1-6-14/PR: FDA Grants Fast-Track for BAVI in 2L/NSCLC Note: 12-30-13 announcement of init. of Ph3 pivotal "SUNRISE" (BAVI+Doxy, n=600, > 100 sites) trial shown at end...
1-6-14: Peregrine Pharmaceuticals Receives FDA Fast Track Designation for Its Immunotherapy Bavituximab as a Potential Treatment of Second-Line Non-Small Cell Lung Cancer · SUNRISE Pivotal Phase III Trial of Bavituximab in Second-Line NSCLC Underway
TUSTIN, Jan 6, 2014: Peregrine Pharmaceuticals, Inc. (NASDAQ: PPHM), today announced that the company has received Fast Track designation by the U.S. Food and Drug Administration (FDA) for its lead investigational immunotherapy bavituximab for the potential treatment of second-line non-small cell lung cancer (NSCLC). Recently, the company initiated SUNRISE, a pivotal Phase III clinical trial comparing bavituximab plus the chemotherapy docetaxel against placebo plus docetaxel in this indication.
"The fast track designation is a milestone for the SUNRISE trial program and represents a step closer to bringing bavituximab to the market," said Robert Garnick, Ph.D., head of regulatory affairs at Peregrine. "We are very pleased that the FDA has recognized the potential of this novel therapy as a treatment for this serious and devastating type of cancer and look forward to working closely with them to ensure the most efficient review process."

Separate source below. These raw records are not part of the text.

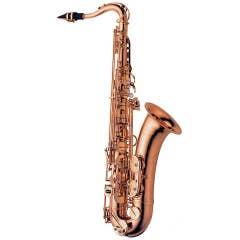 Yanagisawa TWO2 Bronze Professional Tenor Sax (T-WO2)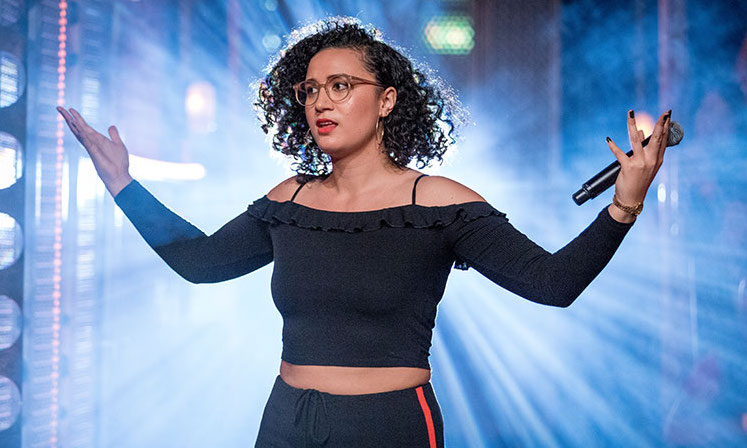 Rose Matafeo to star in Starstruck for HBO Max and BBC Three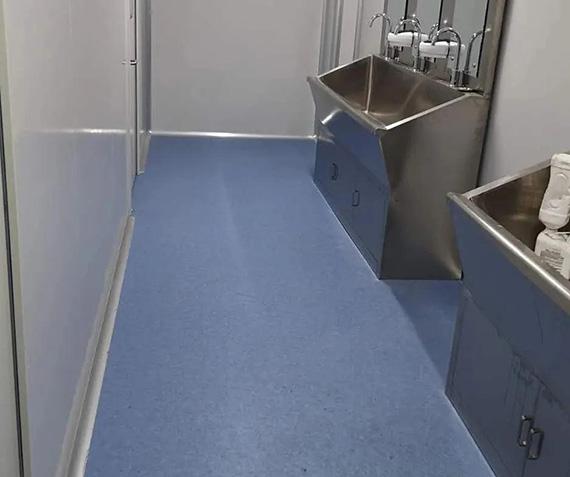 不同的工厂要求,如何选择PVC地胶?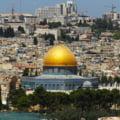 Cand vor putea intra turistii in Israel. Autoritatile din tara sfanta se contrazic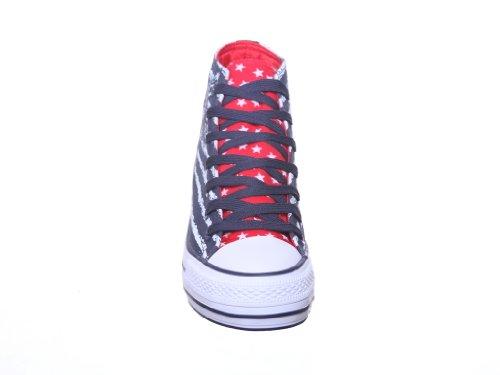 Hoge Sneakers Voor Dames Vetersluiting Hi Canvas Skateschoenen Blauw / Rood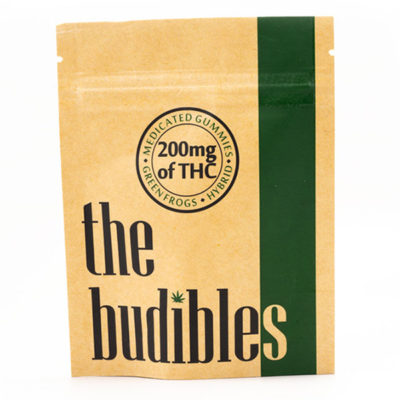 budibles medicated thc green frogs candy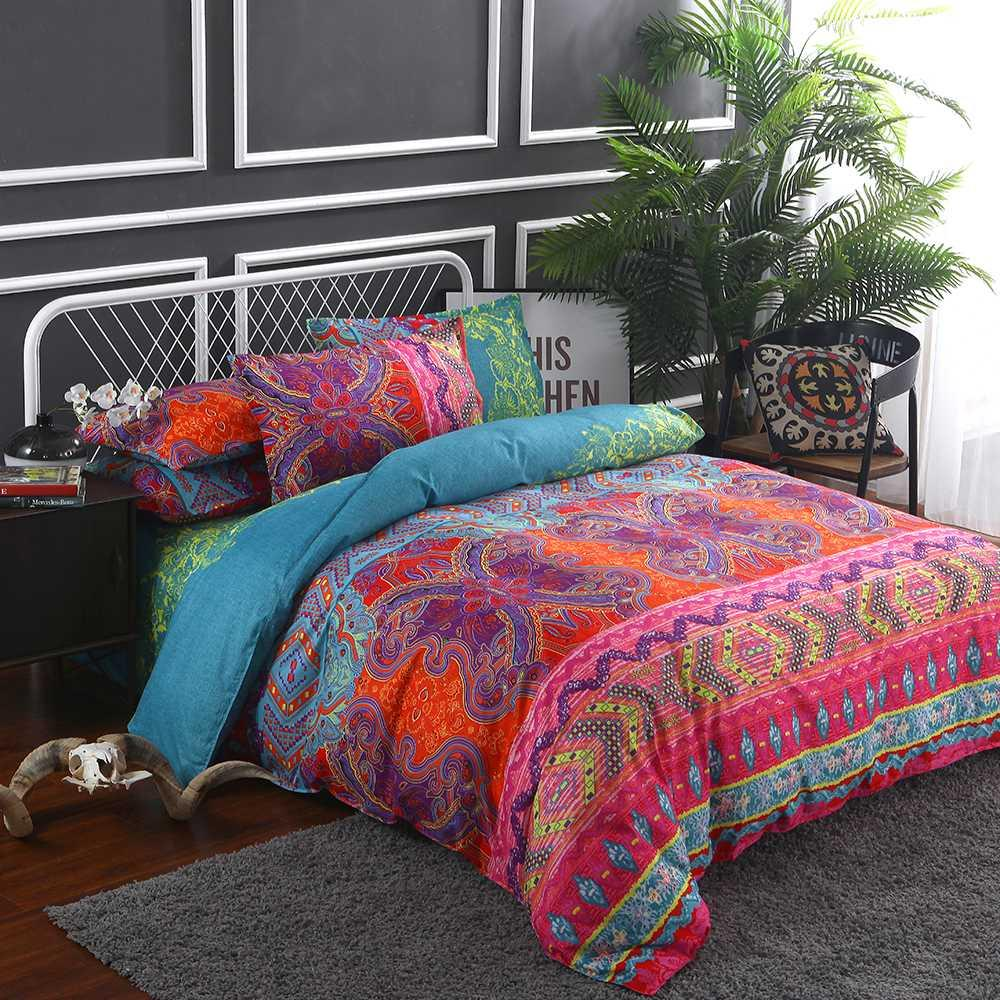 Duvet Quilt Cover Bedding Set Single Double Queen King Size With Pillow Case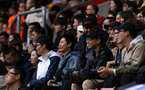 SOUTHAMPTON, ENGLAND - AUGUST 12: Chinese students support Southampton during the Premier League match between Southampton FC and Burnley FC at St Mary's Stadium on August 12, 2018 in Southampton, United Kingdom. (Photo by Chris Moorhouse/Southampton FC via Getty Images)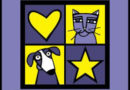 Pet Ownership for Teens: Choosing and caring for your pet (ages 12-18) | June 24, 2017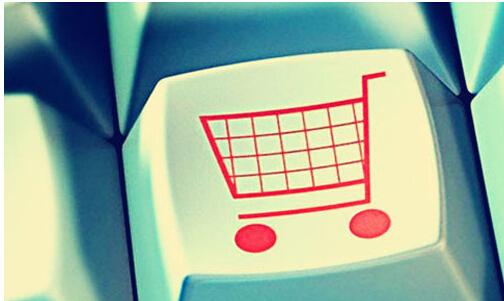 网购商品抽检不合格率超三成多 你在网购吗?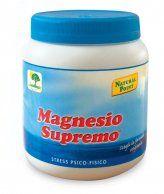 Magnesio Supremo - 300 gr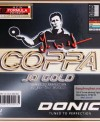 donic-coppa-jo-gold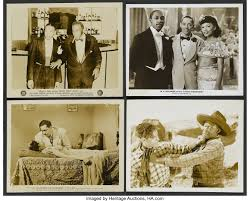 "Hi-De-Ho Lot (All-American, 1947). Stills (4) (8"" X 10"", b&w). 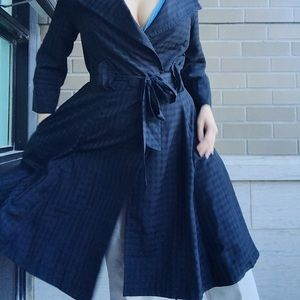 Navy Checkered Fit & Flare Trench Coat 🧥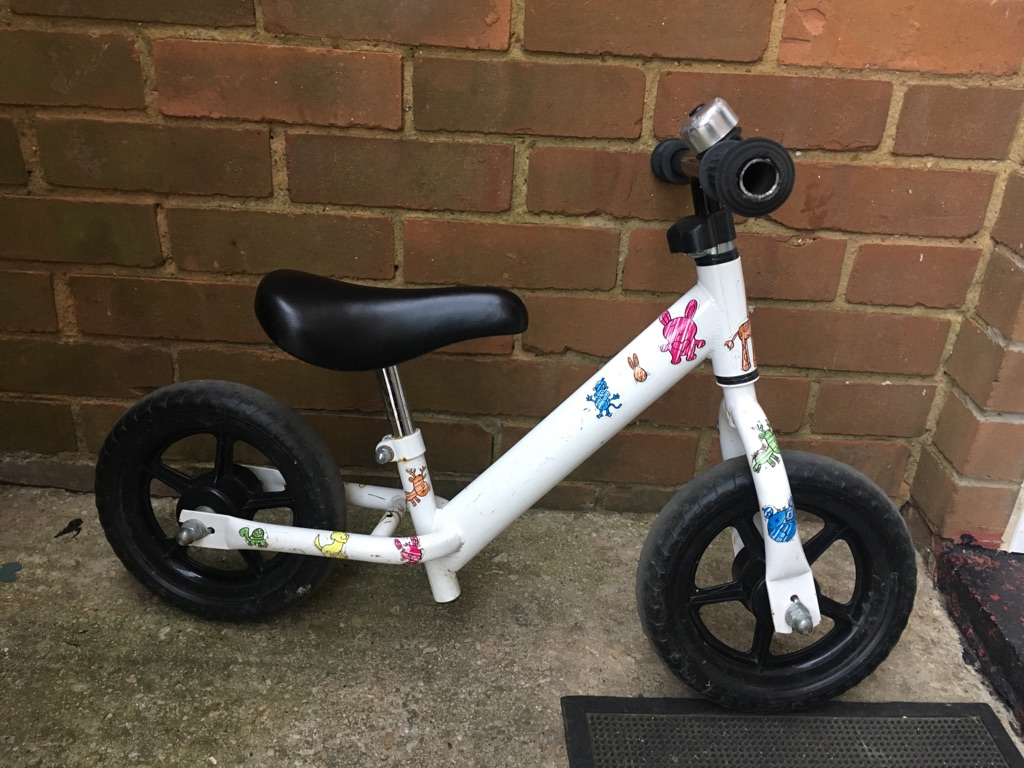 "10"" Unisex Balance Bike"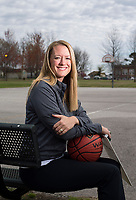 NWA Democrat-Gazette/JASON IVESTER<br /> Kimberly Jenkins of Valley Springs; Division II girls coach of the year; photographed on Wednesday, March 15, 2017, outside Jones Center in Springdale for All-NWADG Team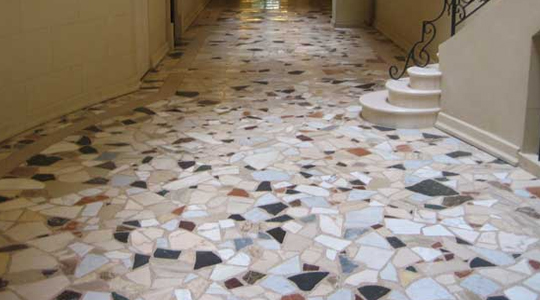 Terrazzo Care How Do You Clean Terrazzo Type Of Floor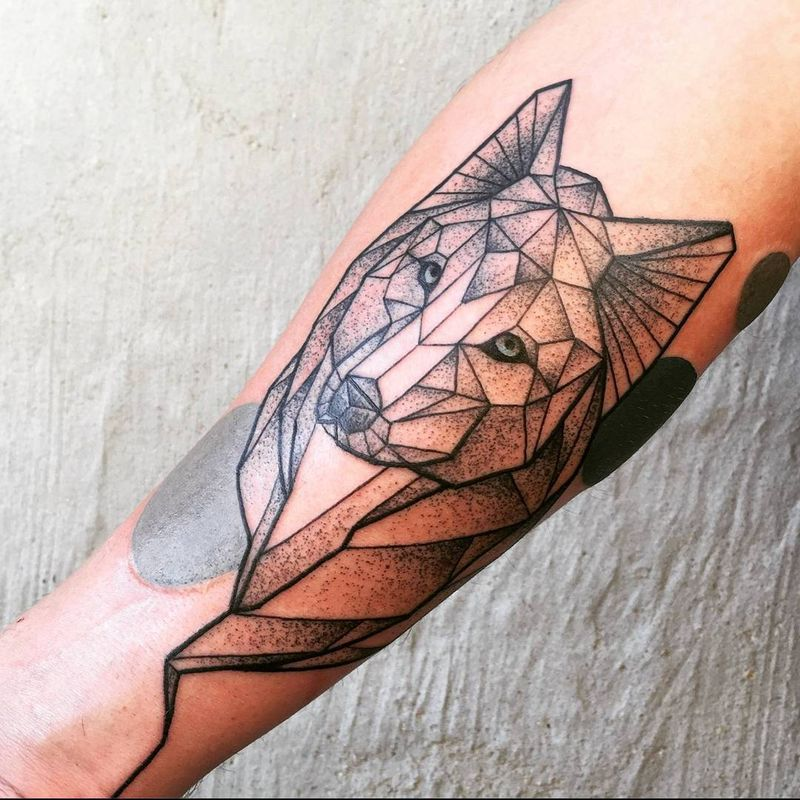 3d-tattoos-028.jpg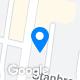 196 The Boulevard Fairfield Heights, NSW 2165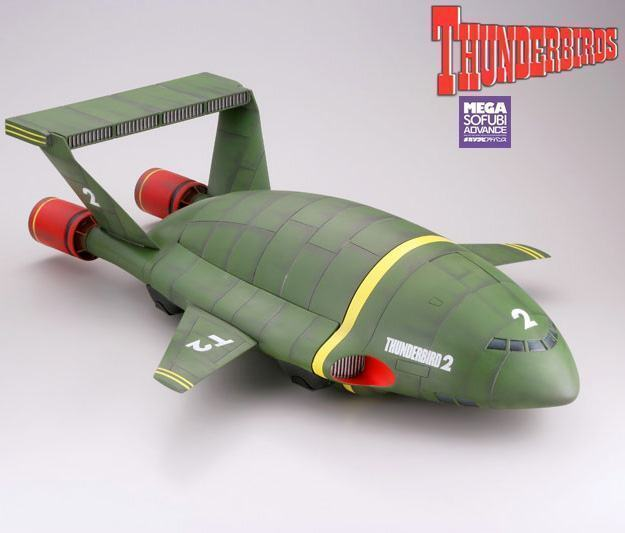 Thunderbird-2-Mega-Sofubi-Advance-Thunderbirds-Nave-04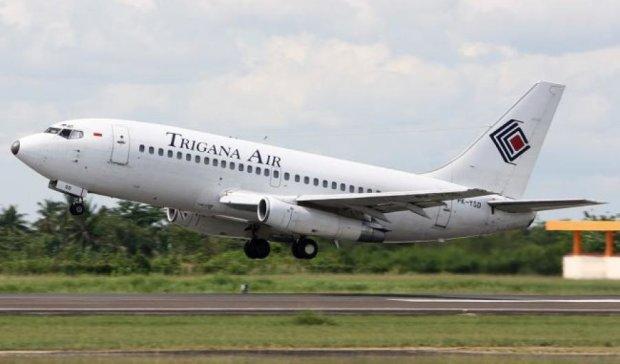 В Индонезии нашли обломки пропавшего самолета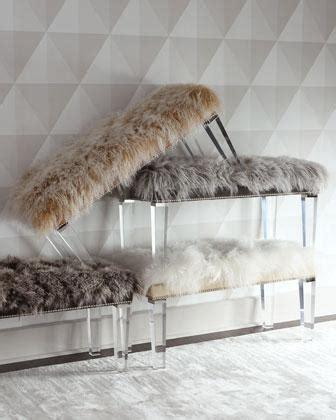 sheepskin bench massoud alala sheepskin top acrylic legs bench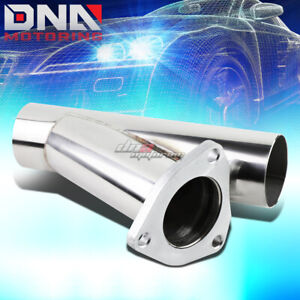 2 25 Stainless Performance Cutout Y Pipe 3 Bolt Flange Catback Exhaust Downpipe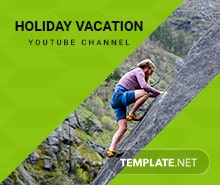 Free YouTube Vacation Channel Template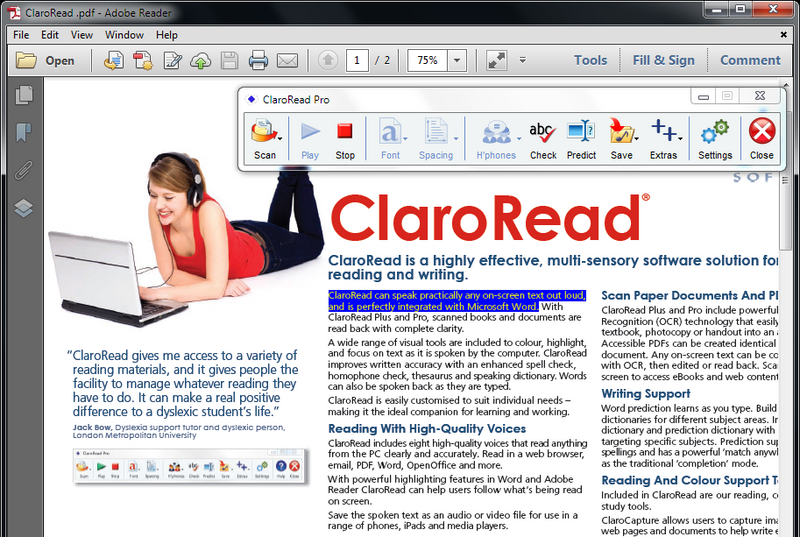 ClaroRead SE for Windows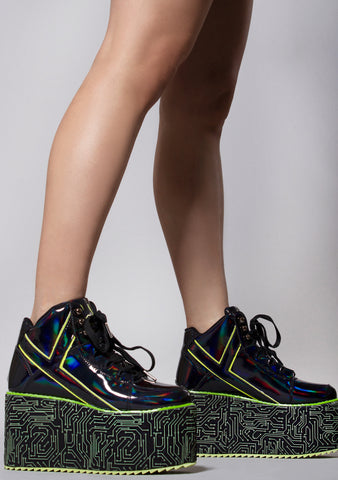 X Cyberdog Qozmo Platform Sneakers in Black Neon Green
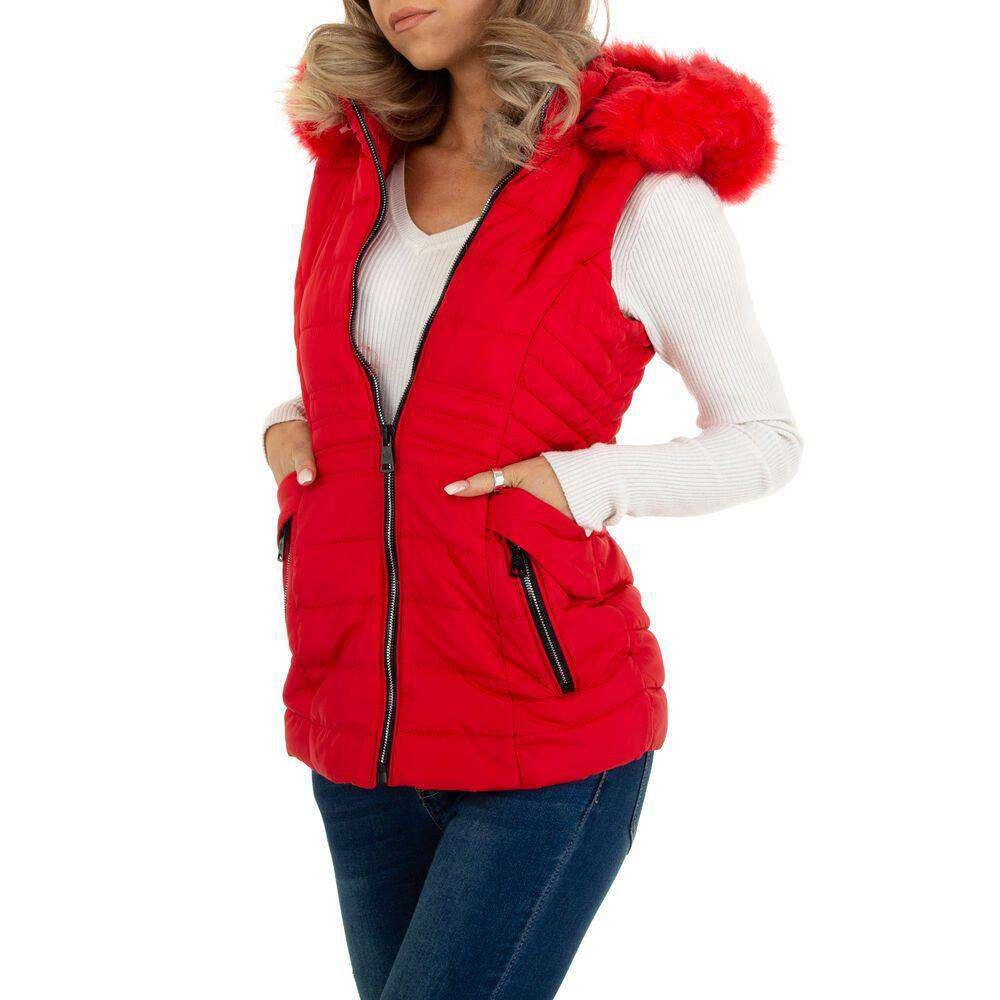 Damen Winterweste marca EGRET - rosii - image 4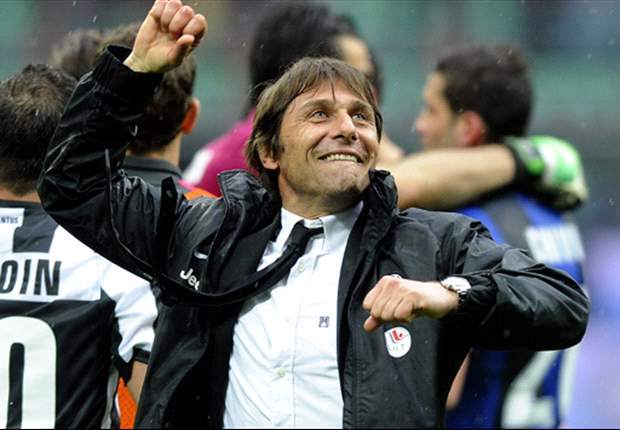 Conte: Pescara win seemed cursed!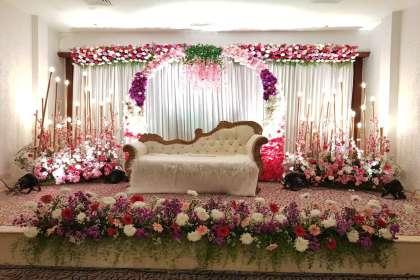 Urban Events, weddingplannerinpune. weddingplanners, eventplanning, eventorganaiser, weddingdecorater, sangeetdecor, enagagementdecor, weddinigsinpune, weddingdecoration
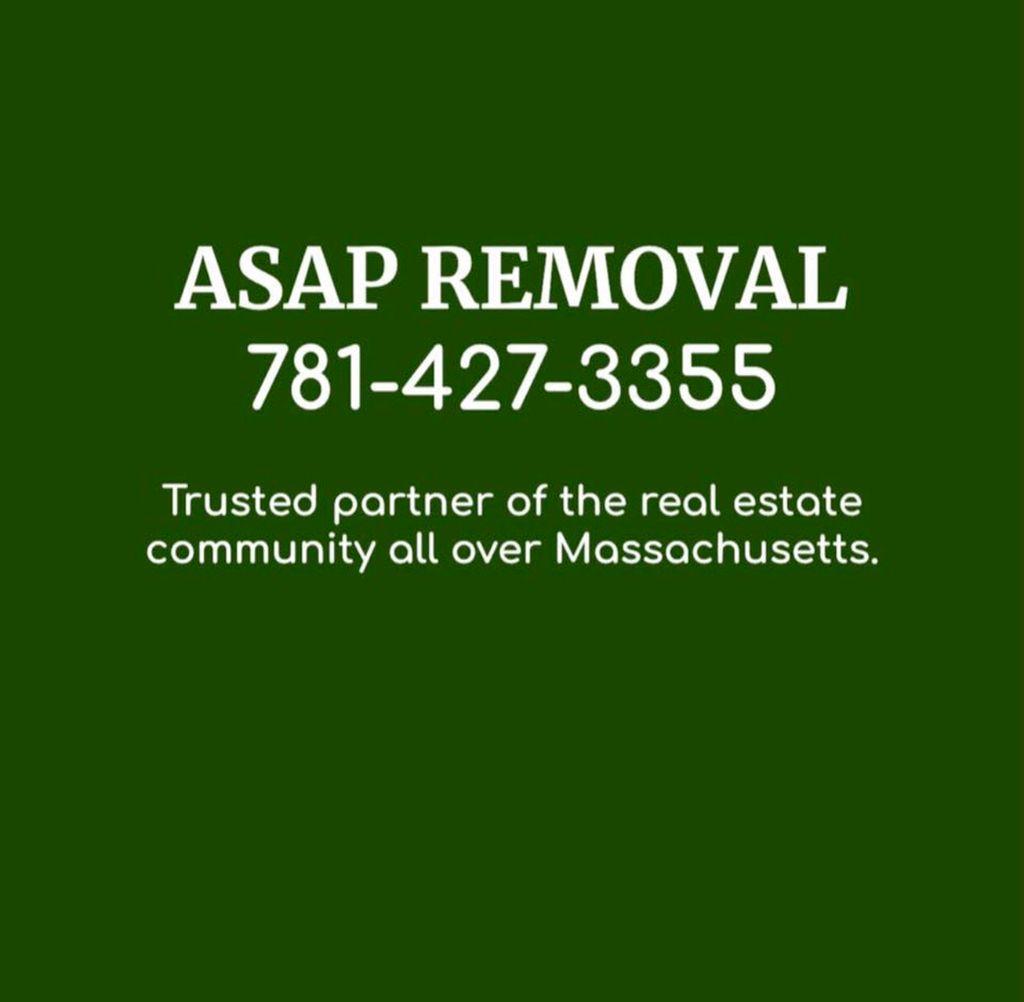 ASAP Removal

The Fast Track programs of the FDA are designed to facilitate the development and expedite the review of new drugs that are intended to treat serious or life-threatening conditions and that demonstrate the potential to address unmet medical needs. Fast track status enables a sponsor to have more frequent and timely communication and meetings with the FDA regarding product development plans and may also result in eligibility for priority review of New Drug Applications. Fast track designation does not apply to a product alone but a combination of a product and specific indication.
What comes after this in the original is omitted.